In a way, I hate seeing lions at Kruger.  Don’t get me wrong – I love the idea of lions.  They’re big and nasty and are both sociable and incredibly violent.  But they’re also the rock stars of KNP and anytime lions are visible the result is a huge, noisy traffic jam.  Diesels rattle, tourists talk loudly (really, is there anything louder than a German tourist?) and you can’t get by on the road.  But, they are lions and there was a big male sleeping on the road just south of the park.  The road parallels a dry riverbed which is low that the bed is out of sight.  Along the river however is a large tree full of vultures.  That means two things.  First, the lions have a kill down in the riverbed.  When lions have a large kill, they will hang around for several days, eating at their leisure and keeping the scavengers away.  They’ll tag team it – one will eat and guard the kill while the others lumber off somewhere to sleep or walk to the nearest water for a drink.  So, in this case that means that a) there are other lions around, out of sight and b) the kill is fresh enough that they’re bothering to keep the vultures away.  I made a mental note to come back next day and finished up with my short drive.  Dinner, glass of wine and to bed early.

Woke up at about 1:45am.  One of the consequences of jet lag.  Thought about stuff for a couple of hours and went back to sleep.  Awakened at about 4:30 then by the birds and by hyenas very close to the camp.  Man, there’s nothing like hearing hyenas at night.  Out the gate at 5:30am, heading south.  And of course, there’re two lions sleeping in the road a few hundred meters north of the kill.  A crowd was gathering and there wasn’t really much of a shot so made my way through the scrum and went on to the site of the kill.  For the hell of it, I parked and started taking shots of the vultures, practicing with my new window mount.  Then I looked to the right and a beautiful dark male with a dark stripe down the center of his mane walked up out of the draw and lay down about 20 meters away.  I shot for a while and then he got up and walked directly behind my car and started to call.  If you’ve never been near a roaring lion, it’s an awesome experience.  He was literally 5 feet behind the car, rattling my guts with his call.  Then his calls were answered from down in the riverbed and I was in the middle of lions roaring in stereo.  I so wished Aislin was there – I think she’d be amazed by the experience. 
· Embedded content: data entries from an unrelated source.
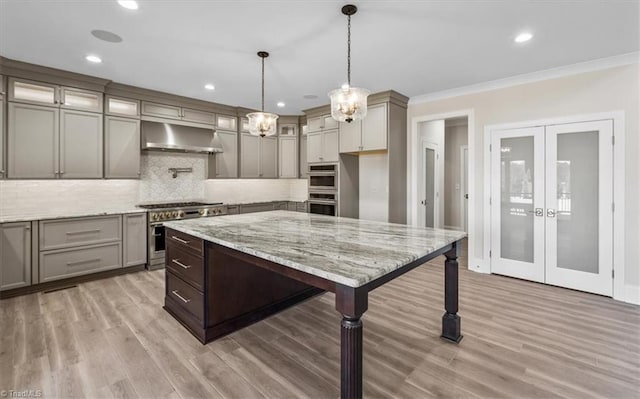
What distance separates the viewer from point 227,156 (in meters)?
5.56

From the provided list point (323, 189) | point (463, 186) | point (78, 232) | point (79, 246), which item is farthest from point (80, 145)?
point (463, 186)

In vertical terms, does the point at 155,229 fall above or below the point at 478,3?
below

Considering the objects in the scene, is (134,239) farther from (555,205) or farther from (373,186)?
(555,205)

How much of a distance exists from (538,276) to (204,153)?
5.50 meters

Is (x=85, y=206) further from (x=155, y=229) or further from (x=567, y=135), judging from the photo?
(x=567, y=135)

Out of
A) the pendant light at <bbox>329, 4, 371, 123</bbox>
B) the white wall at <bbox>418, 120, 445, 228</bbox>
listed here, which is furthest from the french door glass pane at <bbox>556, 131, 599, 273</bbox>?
the pendant light at <bbox>329, 4, 371, 123</bbox>

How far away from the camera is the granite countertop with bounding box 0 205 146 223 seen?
11.4 ft

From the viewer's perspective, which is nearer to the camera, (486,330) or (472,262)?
(486,330)

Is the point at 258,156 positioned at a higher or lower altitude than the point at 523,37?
lower

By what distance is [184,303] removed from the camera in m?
2.73

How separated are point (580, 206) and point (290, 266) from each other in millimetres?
3837

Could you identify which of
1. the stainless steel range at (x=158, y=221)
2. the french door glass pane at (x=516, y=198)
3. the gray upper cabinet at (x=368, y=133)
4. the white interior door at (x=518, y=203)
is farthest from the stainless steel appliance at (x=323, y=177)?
the french door glass pane at (x=516, y=198)

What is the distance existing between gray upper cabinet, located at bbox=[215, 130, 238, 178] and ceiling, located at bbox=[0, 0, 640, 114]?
4.83ft

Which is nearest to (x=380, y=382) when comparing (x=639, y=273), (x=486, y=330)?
(x=486, y=330)
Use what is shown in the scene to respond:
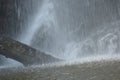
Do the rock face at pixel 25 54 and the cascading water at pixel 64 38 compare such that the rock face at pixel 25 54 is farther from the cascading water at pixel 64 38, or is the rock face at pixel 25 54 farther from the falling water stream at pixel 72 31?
the falling water stream at pixel 72 31

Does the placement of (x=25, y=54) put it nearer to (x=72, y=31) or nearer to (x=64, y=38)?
(x=64, y=38)

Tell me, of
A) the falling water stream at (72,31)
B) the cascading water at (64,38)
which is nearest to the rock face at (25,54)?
the cascading water at (64,38)

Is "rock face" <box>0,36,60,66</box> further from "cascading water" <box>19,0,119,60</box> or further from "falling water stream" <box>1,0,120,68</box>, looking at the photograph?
"falling water stream" <box>1,0,120,68</box>

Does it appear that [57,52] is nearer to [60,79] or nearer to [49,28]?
[49,28]

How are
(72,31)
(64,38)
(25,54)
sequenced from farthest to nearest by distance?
1. (72,31)
2. (64,38)
3. (25,54)

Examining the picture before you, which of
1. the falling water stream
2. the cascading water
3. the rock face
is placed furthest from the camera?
the falling water stream

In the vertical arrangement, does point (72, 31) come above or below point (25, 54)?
above

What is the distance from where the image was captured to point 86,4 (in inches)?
1486

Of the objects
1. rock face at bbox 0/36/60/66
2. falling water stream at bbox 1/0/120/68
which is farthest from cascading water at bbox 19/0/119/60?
rock face at bbox 0/36/60/66

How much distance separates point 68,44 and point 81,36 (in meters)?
1.66

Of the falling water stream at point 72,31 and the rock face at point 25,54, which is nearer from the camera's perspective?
the rock face at point 25,54

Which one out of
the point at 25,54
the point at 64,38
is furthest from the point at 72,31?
the point at 25,54

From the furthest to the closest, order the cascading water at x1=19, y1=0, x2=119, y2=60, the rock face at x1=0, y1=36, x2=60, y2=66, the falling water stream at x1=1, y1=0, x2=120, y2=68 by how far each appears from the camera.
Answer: the falling water stream at x1=1, y1=0, x2=120, y2=68
the cascading water at x1=19, y1=0, x2=119, y2=60
the rock face at x1=0, y1=36, x2=60, y2=66

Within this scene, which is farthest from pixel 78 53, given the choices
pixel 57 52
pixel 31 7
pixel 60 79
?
pixel 60 79
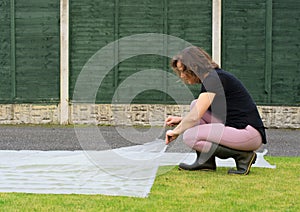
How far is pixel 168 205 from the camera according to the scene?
147 inches

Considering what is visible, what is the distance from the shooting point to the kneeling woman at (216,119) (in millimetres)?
5043

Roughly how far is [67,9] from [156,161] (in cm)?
556

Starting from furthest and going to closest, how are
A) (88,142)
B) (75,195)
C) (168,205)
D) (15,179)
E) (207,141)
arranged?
(88,142) < (207,141) < (15,179) < (75,195) < (168,205)

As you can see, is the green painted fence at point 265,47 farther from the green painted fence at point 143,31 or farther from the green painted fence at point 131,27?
the green painted fence at point 131,27

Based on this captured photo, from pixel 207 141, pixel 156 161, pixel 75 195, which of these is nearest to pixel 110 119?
pixel 156 161

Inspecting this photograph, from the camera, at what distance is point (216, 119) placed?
5273 mm

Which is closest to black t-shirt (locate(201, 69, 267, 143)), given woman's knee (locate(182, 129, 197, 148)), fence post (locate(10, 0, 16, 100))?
woman's knee (locate(182, 129, 197, 148))

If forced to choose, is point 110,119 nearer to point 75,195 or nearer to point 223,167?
point 223,167

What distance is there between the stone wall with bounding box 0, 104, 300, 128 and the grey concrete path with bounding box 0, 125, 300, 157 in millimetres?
174

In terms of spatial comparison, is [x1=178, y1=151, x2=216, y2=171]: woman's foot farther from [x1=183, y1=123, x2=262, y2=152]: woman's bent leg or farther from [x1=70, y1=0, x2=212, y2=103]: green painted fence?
[x1=70, y1=0, x2=212, y2=103]: green painted fence

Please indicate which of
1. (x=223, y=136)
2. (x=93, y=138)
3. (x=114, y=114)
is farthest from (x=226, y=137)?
(x=114, y=114)

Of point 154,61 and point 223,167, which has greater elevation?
point 154,61

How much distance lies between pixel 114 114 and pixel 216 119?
18.0 ft

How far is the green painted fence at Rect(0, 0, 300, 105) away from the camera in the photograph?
10383 mm
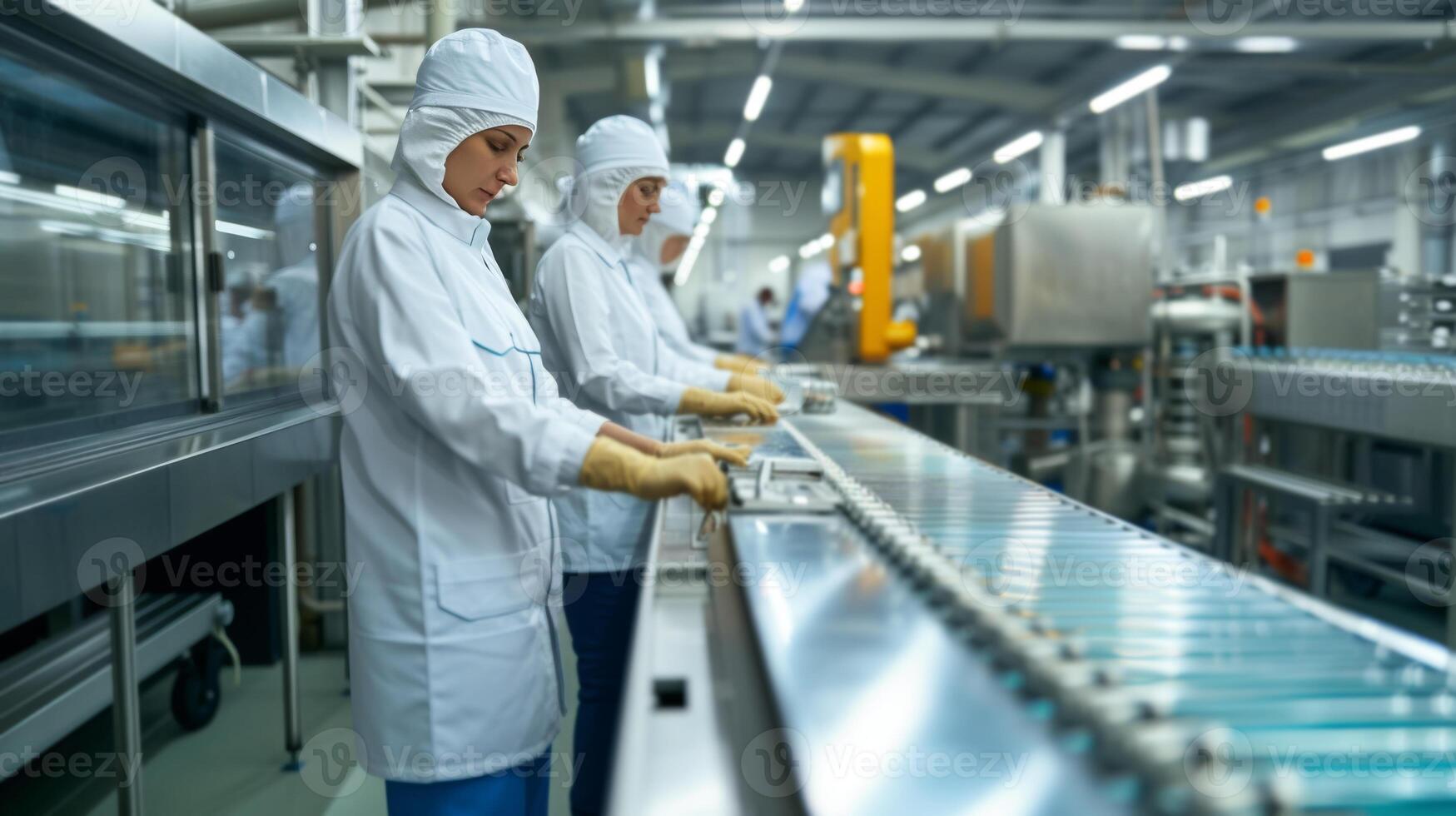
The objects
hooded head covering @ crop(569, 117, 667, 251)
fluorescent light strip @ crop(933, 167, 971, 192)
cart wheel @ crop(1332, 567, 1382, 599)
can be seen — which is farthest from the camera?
fluorescent light strip @ crop(933, 167, 971, 192)

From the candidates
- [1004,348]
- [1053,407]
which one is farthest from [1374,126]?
[1004,348]

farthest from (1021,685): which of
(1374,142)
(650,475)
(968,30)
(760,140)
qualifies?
(760,140)

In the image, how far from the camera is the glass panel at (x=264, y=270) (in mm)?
2609

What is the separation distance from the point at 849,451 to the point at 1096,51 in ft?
24.5

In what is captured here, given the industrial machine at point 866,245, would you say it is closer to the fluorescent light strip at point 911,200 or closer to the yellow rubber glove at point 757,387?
the yellow rubber glove at point 757,387

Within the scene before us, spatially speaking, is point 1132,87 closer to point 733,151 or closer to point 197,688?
point 197,688

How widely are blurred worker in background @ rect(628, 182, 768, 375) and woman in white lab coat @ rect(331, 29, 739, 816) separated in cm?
158

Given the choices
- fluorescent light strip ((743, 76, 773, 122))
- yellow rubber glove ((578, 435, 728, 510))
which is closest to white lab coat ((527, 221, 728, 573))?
yellow rubber glove ((578, 435, 728, 510))

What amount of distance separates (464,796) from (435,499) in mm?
386

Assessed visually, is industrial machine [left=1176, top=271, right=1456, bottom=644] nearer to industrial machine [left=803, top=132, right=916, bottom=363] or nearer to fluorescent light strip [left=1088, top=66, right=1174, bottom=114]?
industrial machine [left=803, top=132, right=916, bottom=363]

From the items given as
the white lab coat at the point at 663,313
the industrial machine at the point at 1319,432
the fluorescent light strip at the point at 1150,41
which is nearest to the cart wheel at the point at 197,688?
the white lab coat at the point at 663,313

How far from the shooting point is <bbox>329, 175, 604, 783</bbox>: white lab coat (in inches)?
45.0

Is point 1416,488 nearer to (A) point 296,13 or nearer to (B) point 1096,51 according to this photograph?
(A) point 296,13

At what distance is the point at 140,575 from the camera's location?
2.52 meters
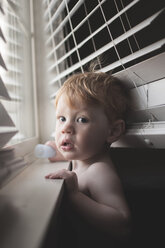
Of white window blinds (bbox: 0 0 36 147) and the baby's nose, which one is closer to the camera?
the baby's nose

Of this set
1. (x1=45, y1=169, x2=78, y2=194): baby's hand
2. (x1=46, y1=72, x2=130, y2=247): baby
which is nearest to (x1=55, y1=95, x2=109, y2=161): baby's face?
(x1=46, y1=72, x2=130, y2=247): baby

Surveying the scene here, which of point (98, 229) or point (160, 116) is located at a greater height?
point (160, 116)

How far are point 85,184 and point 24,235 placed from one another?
33 cm

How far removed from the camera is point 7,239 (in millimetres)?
293

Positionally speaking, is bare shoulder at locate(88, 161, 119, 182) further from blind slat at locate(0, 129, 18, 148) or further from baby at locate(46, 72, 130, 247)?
blind slat at locate(0, 129, 18, 148)

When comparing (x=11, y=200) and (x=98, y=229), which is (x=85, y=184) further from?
(x=11, y=200)

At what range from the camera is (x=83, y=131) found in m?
0.65

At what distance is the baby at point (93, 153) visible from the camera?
0.53 meters

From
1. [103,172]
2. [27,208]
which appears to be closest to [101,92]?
[103,172]

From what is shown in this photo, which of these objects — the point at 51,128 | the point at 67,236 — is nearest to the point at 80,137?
the point at 67,236

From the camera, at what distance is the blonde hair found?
0.68 meters

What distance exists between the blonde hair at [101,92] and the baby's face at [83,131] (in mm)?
23

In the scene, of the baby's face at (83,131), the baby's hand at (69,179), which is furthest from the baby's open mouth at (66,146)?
the baby's hand at (69,179)

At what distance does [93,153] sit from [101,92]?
209mm
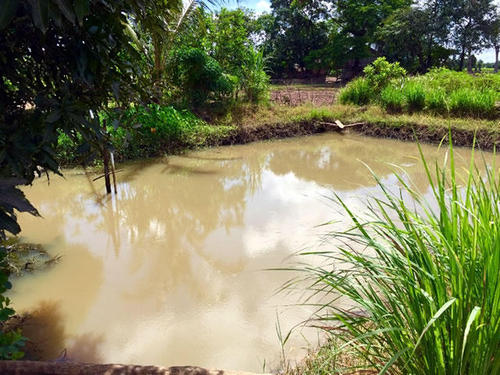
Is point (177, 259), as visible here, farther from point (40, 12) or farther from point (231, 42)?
point (231, 42)

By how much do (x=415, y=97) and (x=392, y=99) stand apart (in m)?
0.51

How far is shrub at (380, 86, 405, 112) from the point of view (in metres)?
8.73

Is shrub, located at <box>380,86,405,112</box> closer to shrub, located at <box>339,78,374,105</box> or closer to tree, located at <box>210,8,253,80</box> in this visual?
shrub, located at <box>339,78,374,105</box>

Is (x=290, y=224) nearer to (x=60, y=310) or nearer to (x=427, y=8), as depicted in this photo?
(x=60, y=310)

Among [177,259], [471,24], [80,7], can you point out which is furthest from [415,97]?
[471,24]

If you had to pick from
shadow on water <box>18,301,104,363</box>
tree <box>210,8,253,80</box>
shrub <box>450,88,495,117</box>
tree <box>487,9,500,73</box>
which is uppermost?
tree <box>487,9,500,73</box>

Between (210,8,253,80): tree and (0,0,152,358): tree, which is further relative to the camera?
(210,8,253,80): tree

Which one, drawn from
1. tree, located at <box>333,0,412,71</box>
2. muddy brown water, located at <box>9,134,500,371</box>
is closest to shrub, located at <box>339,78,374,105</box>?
muddy brown water, located at <box>9,134,500,371</box>

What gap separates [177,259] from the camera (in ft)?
10.7

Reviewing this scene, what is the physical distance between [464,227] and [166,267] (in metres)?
2.49

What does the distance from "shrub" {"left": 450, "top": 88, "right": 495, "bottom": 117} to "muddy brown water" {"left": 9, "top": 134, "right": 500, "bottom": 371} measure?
2.86 metres

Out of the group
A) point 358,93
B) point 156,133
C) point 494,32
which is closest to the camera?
point 156,133

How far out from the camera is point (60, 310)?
2.50m

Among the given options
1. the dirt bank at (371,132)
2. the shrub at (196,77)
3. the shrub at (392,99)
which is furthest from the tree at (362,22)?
the shrub at (196,77)
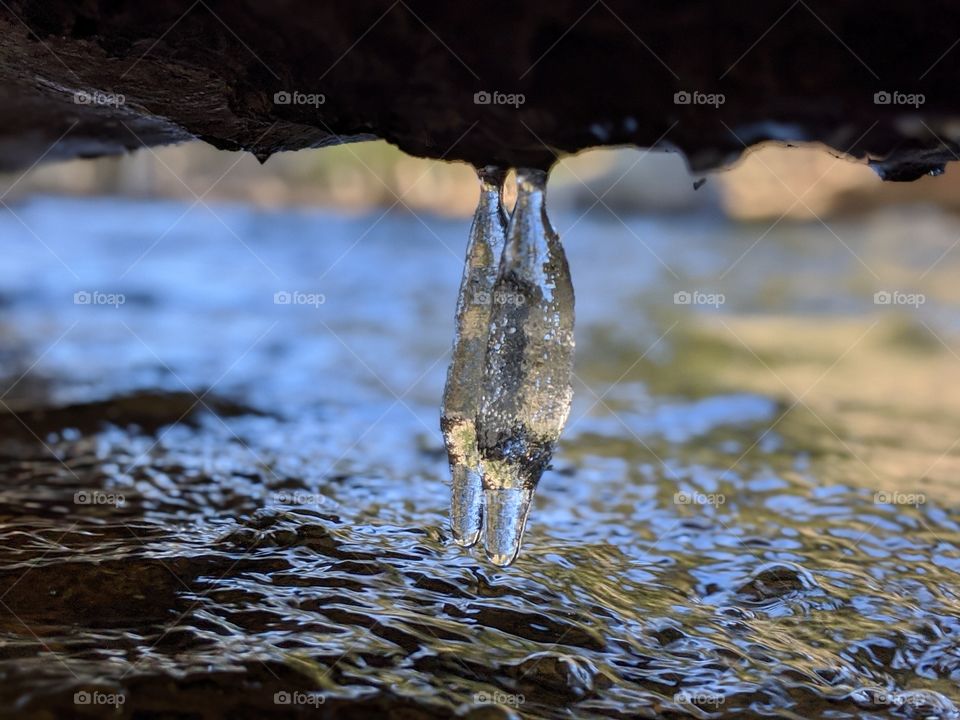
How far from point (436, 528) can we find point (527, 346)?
0.72 meters

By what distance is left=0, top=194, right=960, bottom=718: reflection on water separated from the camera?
5.63ft

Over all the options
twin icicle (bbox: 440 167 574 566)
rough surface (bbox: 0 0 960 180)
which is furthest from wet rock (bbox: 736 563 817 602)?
rough surface (bbox: 0 0 960 180)

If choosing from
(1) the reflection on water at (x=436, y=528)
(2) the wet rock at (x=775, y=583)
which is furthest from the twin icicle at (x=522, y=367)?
(2) the wet rock at (x=775, y=583)

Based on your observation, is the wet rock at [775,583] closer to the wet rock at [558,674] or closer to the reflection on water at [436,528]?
the reflection on water at [436,528]

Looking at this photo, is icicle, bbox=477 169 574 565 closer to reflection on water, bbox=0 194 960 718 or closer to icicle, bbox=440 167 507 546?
icicle, bbox=440 167 507 546

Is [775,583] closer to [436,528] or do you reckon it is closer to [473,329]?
[436,528]

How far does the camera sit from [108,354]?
514cm

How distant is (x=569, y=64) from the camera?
5.25ft

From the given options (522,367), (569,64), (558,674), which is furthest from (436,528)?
(569,64)

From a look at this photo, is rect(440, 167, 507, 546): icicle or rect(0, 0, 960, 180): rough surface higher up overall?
rect(0, 0, 960, 180): rough surface

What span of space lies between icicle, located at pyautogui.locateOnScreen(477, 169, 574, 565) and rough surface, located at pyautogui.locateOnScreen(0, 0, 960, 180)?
0.68 feet

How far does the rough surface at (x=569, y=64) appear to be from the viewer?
1512 mm

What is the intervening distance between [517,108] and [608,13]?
0.73 feet

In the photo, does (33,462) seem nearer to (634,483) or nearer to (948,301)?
(634,483)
Drove on for 3 hours on this cool, overcast morning and then headed back toward Satara to have coffee and check out.  Now there were two males sleeping in the road. - the dark male with the dark strip in the mane and another male – probably the one returning his calls.  Sat in the car not 5 feet away, marveling at the full bellies and the labored breathing of the truly engorged.

Now back here at Satara, enjoying an espresso and preparing to check out and begin heading north to Olifants.  Need to stop at the store and buy additional electrical adapters (one consequence of jet lag is leaving a bag full of adapters at the hotel in J’burg, damnit).


It’s good to be back and I’m slowly regaining the routine of life here.